Return the text of every item below word for word, leaving out the pictures.

▶ _Data extract_
↓↓↓

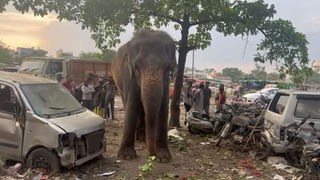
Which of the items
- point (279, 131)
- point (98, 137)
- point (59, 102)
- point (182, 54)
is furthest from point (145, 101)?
point (182, 54)

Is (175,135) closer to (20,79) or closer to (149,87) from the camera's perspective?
(149,87)

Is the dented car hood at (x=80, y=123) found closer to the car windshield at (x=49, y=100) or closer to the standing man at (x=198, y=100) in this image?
the car windshield at (x=49, y=100)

↑↑↑

▶ _The reply_
Which of the items
- point (279, 131)
- point (98, 137)
- point (59, 102)
- point (182, 54)
is furthest from point (145, 101)?
point (182, 54)

Is (175,135) closer to (20,79) or closer to (149,87) from the camera's perspective?
(149,87)

Is the dented car hood at (x=80, y=123) found closer to the car windshield at (x=49, y=100) or closer to the standing man at (x=198, y=100) in this image?
the car windshield at (x=49, y=100)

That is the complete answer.